◆ **Required work**
Put every line of the entries, starting at the line containing "Of the options given as" and ending at the last line of the entries, into a JSON list of strings, one string per line, with blank lines left out.

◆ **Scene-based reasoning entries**

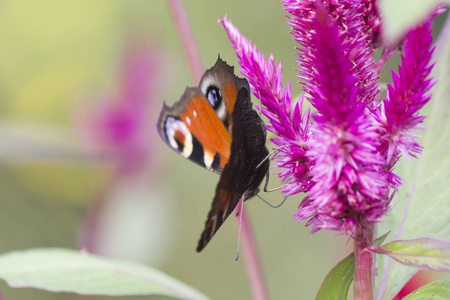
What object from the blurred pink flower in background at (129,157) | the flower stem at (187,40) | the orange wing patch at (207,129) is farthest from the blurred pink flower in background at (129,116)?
the orange wing patch at (207,129)

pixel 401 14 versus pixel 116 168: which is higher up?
pixel 401 14

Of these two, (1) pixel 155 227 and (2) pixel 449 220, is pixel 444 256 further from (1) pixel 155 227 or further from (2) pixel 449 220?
(1) pixel 155 227

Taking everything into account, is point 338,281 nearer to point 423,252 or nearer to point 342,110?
point 423,252

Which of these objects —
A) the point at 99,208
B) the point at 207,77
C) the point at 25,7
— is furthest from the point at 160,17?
the point at 207,77

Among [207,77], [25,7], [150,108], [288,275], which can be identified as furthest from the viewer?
[25,7]

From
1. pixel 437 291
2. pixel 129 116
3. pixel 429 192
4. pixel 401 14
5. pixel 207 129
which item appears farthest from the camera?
pixel 129 116

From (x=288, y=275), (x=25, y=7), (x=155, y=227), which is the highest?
(x=25, y=7)

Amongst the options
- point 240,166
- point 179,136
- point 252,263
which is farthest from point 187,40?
point 252,263
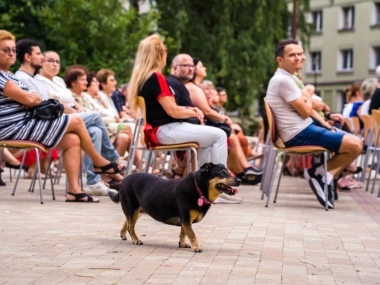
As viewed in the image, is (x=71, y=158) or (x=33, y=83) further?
(x=33, y=83)

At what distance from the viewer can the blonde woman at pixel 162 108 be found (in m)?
11.3

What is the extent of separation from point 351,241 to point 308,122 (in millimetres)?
3594

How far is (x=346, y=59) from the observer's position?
7369 centimetres

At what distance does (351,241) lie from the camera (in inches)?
322

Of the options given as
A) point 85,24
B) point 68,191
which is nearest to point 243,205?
point 68,191

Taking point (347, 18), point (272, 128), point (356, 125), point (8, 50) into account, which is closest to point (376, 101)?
point (356, 125)

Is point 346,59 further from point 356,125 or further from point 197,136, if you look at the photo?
point 197,136

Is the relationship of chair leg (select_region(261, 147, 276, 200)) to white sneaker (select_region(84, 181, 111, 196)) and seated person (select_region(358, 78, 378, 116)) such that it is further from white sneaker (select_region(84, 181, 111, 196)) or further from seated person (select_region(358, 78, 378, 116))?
seated person (select_region(358, 78, 378, 116))

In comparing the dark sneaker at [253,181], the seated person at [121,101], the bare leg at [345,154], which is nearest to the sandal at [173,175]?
the dark sneaker at [253,181]

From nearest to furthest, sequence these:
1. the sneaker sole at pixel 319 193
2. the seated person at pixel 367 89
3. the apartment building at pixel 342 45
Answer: the sneaker sole at pixel 319 193 → the seated person at pixel 367 89 → the apartment building at pixel 342 45

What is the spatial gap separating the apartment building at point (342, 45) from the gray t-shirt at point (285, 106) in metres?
58.2

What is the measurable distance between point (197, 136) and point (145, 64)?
3.10ft

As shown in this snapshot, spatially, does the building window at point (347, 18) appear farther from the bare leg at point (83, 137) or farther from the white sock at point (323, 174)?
the bare leg at point (83, 137)

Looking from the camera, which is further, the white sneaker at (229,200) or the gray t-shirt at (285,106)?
the white sneaker at (229,200)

◆ **Response to this exercise**
[
  "Of the options given as",
  "A) point 85,24",
  "B) point 68,191",
  "which is nearest to point 243,205?",
  "point 68,191",
  "Taking point (347, 18), point (272, 128), point (356, 125), point (8, 50) into account, which is closest to point (376, 101)?",
  "point (356, 125)",
  "Is point 346,59 further from point 356,125 or further from point 197,136, if you look at the photo?",
  "point 197,136",
  "Is the relationship of chair leg (select_region(261, 147, 276, 200)) to white sneaker (select_region(84, 181, 111, 196)) and seated person (select_region(358, 78, 378, 116)) such that it is further from white sneaker (select_region(84, 181, 111, 196)) or further from seated person (select_region(358, 78, 378, 116))?",
  "seated person (select_region(358, 78, 378, 116))",
  "In comparing the dark sneaker at [253,181], the seated person at [121,101], the bare leg at [345,154], which is nearest to the sandal at [173,175]?",
  "the dark sneaker at [253,181]",
  "From nearest to furthest, sequence these:",
  "1. the sneaker sole at pixel 319 193",
  "2. the seated person at pixel 367 89",
  "3. the apartment building at pixel 342 45",
  "Answer: the sneaker sole at pixel 319 193 → the seated person at pixel 367 89 → the apartment building at pixel 342 45",
  "What is the spatial gap separating the apartment building at point (342, 45) from the gray t-shirt at point (285, 106) in metres?",
  "58.2",
  "What is the measurable distance between point (197, 136) and point (145, 64)?",
  "3.10ft",
  "As shown in this snapshot, spatially, does the building window at point (347, 18) appear farther from the bare leg at point (83, 137) or farther from the white sock at point (323, 174)?",
  "the bare leg at point (83, 137)",
  "Looking from the camera, which is further, the white sneaker at (229,200) or the gray t-shirt at (285,106)?",
  "the white sneaker at (229,200)"
]